### Exercise
Repeat the part of the text on Chaucer from "The city museum" up to and including "of the city.", word for word.

(1343-1400) The Greatest English Poet of the Middle Ages
Chaucer is widely acknowledged to be the father of English literature, and his best known work, the Canterbury Tales (Image 1), describes a group of pilgrims telling stories whilst making their way to visit Becket’s shrine at Canterbury cathedral. Across the modern city, Chaucer’s name is widely associated with hotels (Image 2), exhibitions (Image 3), a college (Image 4), a hospital and businesses (Image 5). Street name associations abound – in addition to Chaucer Road, Chaucer Close and Chaucer Mews, we find Wife of Bath Hill, Pardoner’s Close, and many others linked to character appearing in the Canterbury Tales.
The city museum shows examples of pilgrim badges (Image 6) and necklace phials used for carrying supposed dilutions of Becket’s blood (Image 7) – both are mentioned in the Tales. No other individual name is stamped so indelibly on the face of the city.
Against this background, it is odd to find that unambiguous documentary evidence of Chaucer’s links to the city is hard to find. William Urry, academic and city archivist whose knowledge of local records was unmatched, concluded in his Thomas Becket his last days that “Chaucer and his party probably came [to Canterbury] in about 1385, at a time when the Becket pilgrimage had assumed the character of a tourist excursion”. The French historian Robert Foréville, a specialist in ecclesiastical history of this period, has suggested that Chaucer was amongst the large crowds who visited Canterbury for the 1370 celebrations which marked the 150 year jubilee of Becket’s translation (re-burial in the Trinity Chapel).

### Data records
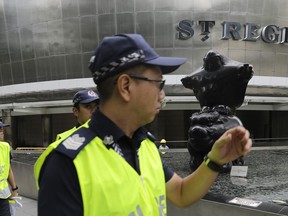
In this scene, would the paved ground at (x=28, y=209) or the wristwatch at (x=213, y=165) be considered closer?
the wristwatch at (x=213, y=165)

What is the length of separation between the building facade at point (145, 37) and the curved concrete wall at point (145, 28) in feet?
0.18

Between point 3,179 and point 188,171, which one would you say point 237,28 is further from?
point 3,179

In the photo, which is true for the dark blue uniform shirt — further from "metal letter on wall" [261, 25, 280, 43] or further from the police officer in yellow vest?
"metal letter on wall" [261, 25, 280, 43]

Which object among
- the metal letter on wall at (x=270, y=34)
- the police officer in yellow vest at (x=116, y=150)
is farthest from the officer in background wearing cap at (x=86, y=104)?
the metal letter on wall at (x=270, y=34)

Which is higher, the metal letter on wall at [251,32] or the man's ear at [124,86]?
the man's ear at [124,86]

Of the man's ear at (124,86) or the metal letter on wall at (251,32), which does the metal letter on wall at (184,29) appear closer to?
the metal letter on wall at (251,32)

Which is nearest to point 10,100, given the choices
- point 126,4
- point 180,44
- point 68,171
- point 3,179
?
point 126,4

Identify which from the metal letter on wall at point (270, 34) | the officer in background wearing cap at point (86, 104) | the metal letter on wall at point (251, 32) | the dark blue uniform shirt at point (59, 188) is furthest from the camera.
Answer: the metal letter on wall at point (270, 34)

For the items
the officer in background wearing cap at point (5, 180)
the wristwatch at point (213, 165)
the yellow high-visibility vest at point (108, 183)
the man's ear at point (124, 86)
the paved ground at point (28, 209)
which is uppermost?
the man's ear at point (124, 86)

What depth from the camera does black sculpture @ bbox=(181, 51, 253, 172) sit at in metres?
5.44

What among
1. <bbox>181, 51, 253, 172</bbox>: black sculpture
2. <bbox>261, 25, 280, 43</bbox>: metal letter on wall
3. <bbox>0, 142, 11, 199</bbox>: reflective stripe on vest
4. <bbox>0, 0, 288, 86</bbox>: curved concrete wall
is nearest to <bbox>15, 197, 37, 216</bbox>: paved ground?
<bbox>0, 142, 11, 199</bbox>: reflective stripe on vest

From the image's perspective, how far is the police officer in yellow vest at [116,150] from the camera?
1328 millimetres

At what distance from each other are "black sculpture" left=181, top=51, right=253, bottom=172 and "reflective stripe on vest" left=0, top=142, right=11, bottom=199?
2872mm

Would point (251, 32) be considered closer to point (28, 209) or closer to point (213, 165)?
point (28, 209)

### Completed exercise
The city museum shows examples of pilgrim badges (Image 6) and necklace phials used for carrying supposed dilutions of Becket’s blood (Image 7) – both are mentioned in the Tales. No other individual name is stamped so indelibly on the face of the city.